Tuesday, April 7, 2009

[t-sql] What is the difference between SET and SELECT when assigning values to variables?

Traditionally, SQL Server database developers are accustomed to using SELECT for assigning values to variables. This was fine and a perfectly valid practice right until SQL Server 6.5. Microsoft released SQL Server 7.0 in 1999. SQL Server 7.0 introduced the new SET statement for initializing and assigning values to variables. SQL Server 7.0 Books Online also stated: "It is recommended that SET @local_variable be used for variable assignment rather than SELECT @local_variable."

This caused some confusion in the database developer community, as Microsoft never mentioned, why SET is recommended over SELECT for assigning values to variables. In this article, I will highlight all the major differences between SET and SELECT, and things you should be aware of, when using either SET or SELECT.

WORK INSTRUCTIONS:
• A. In the post on SET and SELECT, which SQL Server version introduced the SET statement for assigning values to variables?
• B. Quote every sentence in the post on SET and SELECT that contains the words "SQL Server 7.0".
• C. Translate this sentence from the post on SET and SELECT into Spanish: "SQL Server 7.0 introduced the new SET statement for initializing and assigning values to variables."
The records are separate material and have no connection to the post on SET and SELECT.

DATA LISTING:
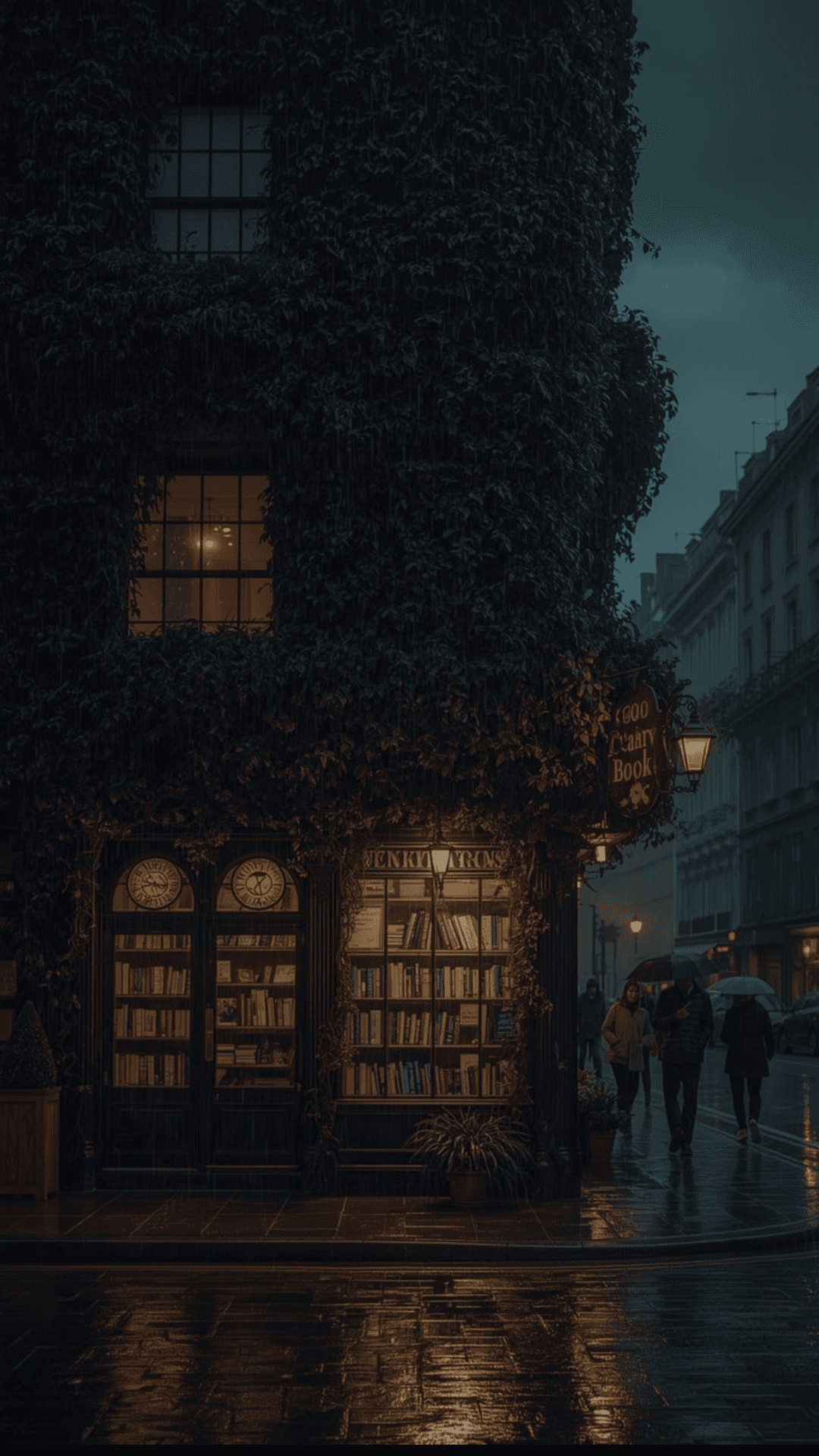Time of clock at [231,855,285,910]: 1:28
--
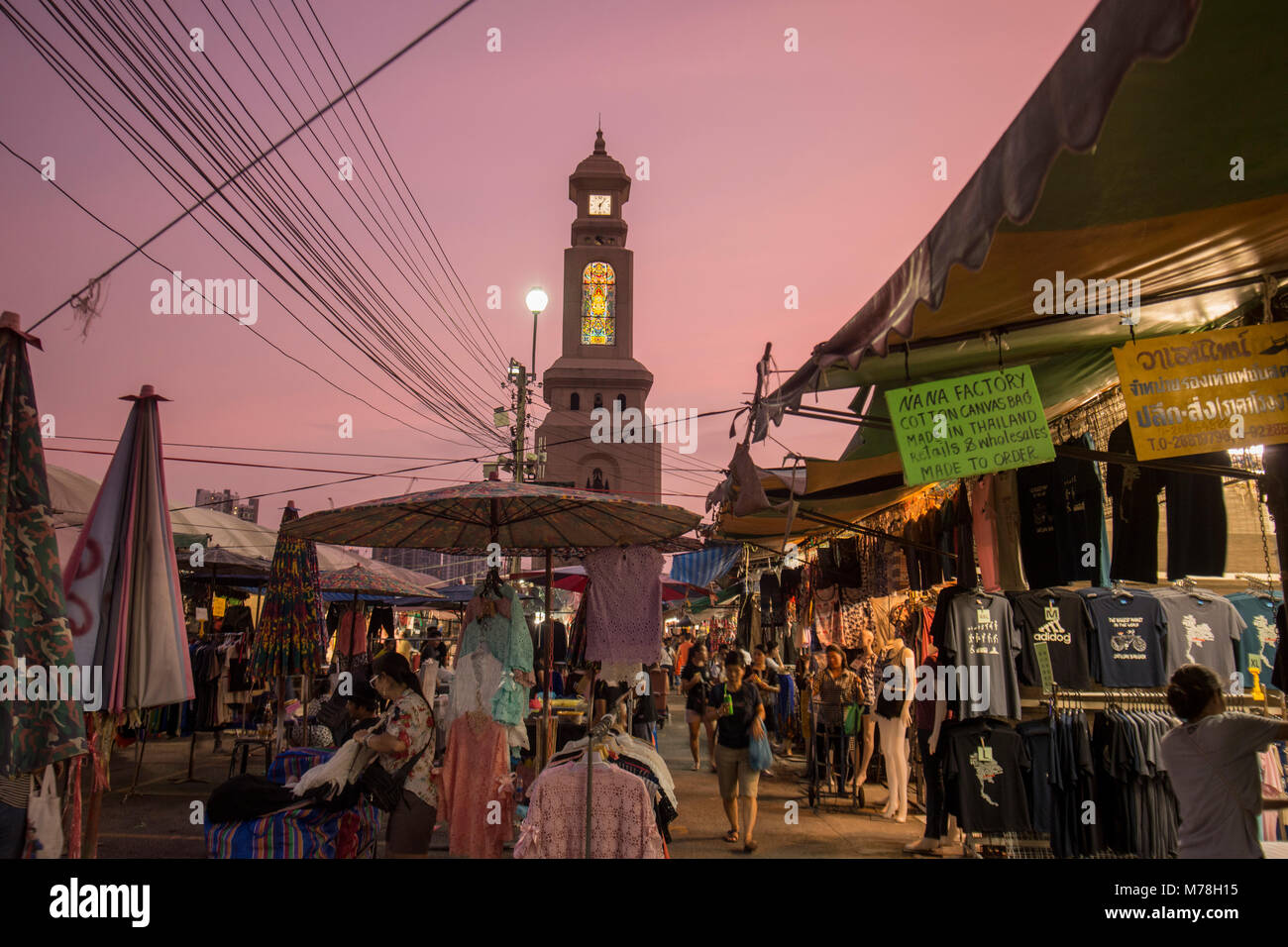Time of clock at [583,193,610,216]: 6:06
---
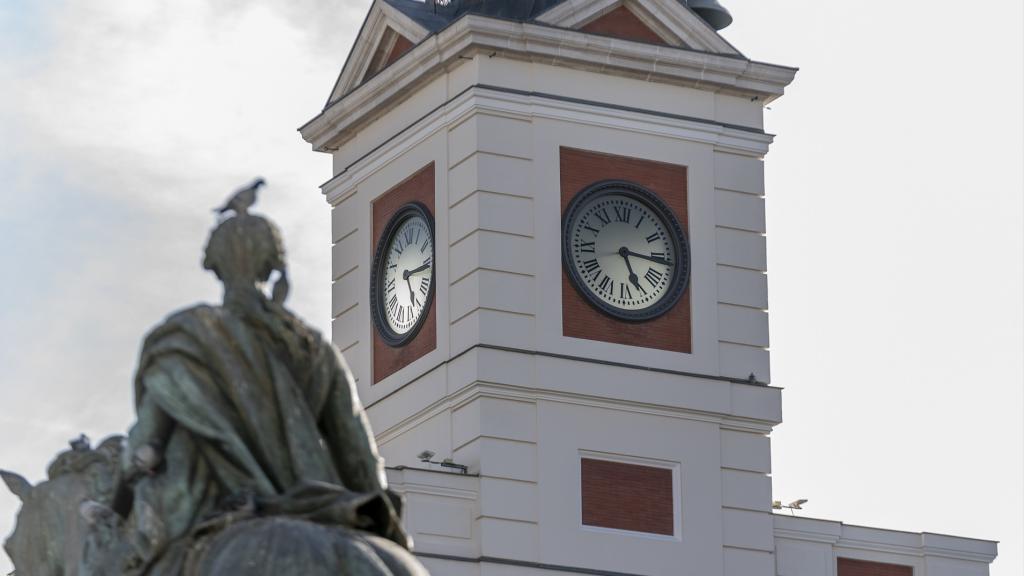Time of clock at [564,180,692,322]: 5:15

EXPECTED OUTPUTS:
• A. SQL Server 7.0

• B.
Microsoft released SQL Server 7.0 in 1999.
SQL Server 7.0 introduced the new SET statement for initializing and assigning values to variables.
SQL Server 7.0 Books Online also stated: "It is recommended that SET @local_variable be used for variable assignment rather than SELECT @local_variable."

• C. SQL Server 7.0 introdujo la nueva instrucción SET para inicializar y asignar valores a variables.